La loi du 30 octobre 2017, dite « loi SILT », nous a permis de sortir de l'état d'urgence, qui avait été institué en France en novembre 2015 à la suite des attentats du Bataclan. Il avait ensuite été prorogé à six reprises, sous la précédente législature et sous notre législature pour la dernière fois en juillet 2017.
Pour rappel, l'état d'urgence est un régime d'exception qui, face à un péril imminent, permet de donner des pouvoirs exceptionnels, notamment des pouvoirs de police administrative, au pouvoir exécutif, pour faire face à ce péril imminent.

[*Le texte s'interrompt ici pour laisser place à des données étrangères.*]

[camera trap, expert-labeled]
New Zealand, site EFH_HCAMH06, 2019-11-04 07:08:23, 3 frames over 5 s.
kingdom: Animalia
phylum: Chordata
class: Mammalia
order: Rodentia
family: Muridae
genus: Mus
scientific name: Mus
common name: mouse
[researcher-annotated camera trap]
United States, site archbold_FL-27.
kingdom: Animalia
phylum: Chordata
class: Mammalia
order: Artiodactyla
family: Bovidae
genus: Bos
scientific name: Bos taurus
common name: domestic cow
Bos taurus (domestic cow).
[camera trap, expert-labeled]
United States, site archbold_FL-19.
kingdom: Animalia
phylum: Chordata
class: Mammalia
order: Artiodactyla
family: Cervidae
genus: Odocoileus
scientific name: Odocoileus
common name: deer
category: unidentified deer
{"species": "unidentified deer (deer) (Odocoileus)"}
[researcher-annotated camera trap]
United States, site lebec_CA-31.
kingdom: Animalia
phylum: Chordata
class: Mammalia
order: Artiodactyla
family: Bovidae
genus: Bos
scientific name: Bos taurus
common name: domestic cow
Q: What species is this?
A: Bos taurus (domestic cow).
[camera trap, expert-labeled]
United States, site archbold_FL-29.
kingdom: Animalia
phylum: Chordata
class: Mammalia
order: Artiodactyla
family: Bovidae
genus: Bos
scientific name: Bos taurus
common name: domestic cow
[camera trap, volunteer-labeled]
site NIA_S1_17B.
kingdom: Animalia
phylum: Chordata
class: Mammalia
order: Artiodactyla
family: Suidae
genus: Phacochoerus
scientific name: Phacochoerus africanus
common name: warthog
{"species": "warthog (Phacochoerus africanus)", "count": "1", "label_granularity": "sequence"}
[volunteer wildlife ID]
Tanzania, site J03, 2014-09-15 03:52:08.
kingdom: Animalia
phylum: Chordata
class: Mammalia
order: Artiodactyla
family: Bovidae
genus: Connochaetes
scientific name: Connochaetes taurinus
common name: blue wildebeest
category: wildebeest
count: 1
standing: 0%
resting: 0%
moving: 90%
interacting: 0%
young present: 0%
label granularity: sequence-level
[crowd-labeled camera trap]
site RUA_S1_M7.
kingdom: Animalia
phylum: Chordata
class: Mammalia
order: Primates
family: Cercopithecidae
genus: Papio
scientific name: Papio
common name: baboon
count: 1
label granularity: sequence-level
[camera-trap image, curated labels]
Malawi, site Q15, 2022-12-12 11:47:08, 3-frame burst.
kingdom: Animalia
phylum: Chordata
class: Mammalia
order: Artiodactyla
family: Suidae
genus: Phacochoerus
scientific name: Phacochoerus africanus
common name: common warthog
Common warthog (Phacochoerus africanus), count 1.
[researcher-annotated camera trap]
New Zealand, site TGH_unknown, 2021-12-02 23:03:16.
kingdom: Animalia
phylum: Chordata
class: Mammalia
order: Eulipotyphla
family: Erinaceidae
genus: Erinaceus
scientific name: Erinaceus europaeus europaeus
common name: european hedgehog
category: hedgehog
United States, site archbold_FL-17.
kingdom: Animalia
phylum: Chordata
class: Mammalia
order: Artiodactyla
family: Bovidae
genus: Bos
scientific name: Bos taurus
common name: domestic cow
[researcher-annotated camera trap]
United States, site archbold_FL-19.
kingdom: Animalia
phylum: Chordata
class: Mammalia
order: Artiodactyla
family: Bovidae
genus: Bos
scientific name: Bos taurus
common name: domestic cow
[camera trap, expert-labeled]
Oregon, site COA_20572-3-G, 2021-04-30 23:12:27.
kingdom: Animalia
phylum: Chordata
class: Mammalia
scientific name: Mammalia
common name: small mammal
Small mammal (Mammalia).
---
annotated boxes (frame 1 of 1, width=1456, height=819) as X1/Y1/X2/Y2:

L'objectif de la loi SILT était donc de permettre la sortie de l'état d'urgence, tout en préservant l'équilibre entre le respect des libertés publiques et le caractère opérationnel des instruments de police administrative de droit. Les articles 1 à 4 de la loi ont institué plusieurs instruments de police administrative : les périmètres de protection ; la fermeture temporaire des lieux de culte ; les mesures individuelles de contrôle administratif et de surveillance (MICAS) ; les visites domiciliaires et saisies. Les deux dernières mesures avaient donné lieu à beaucoup de débats parmi nous, et notamment au sein de la Commission.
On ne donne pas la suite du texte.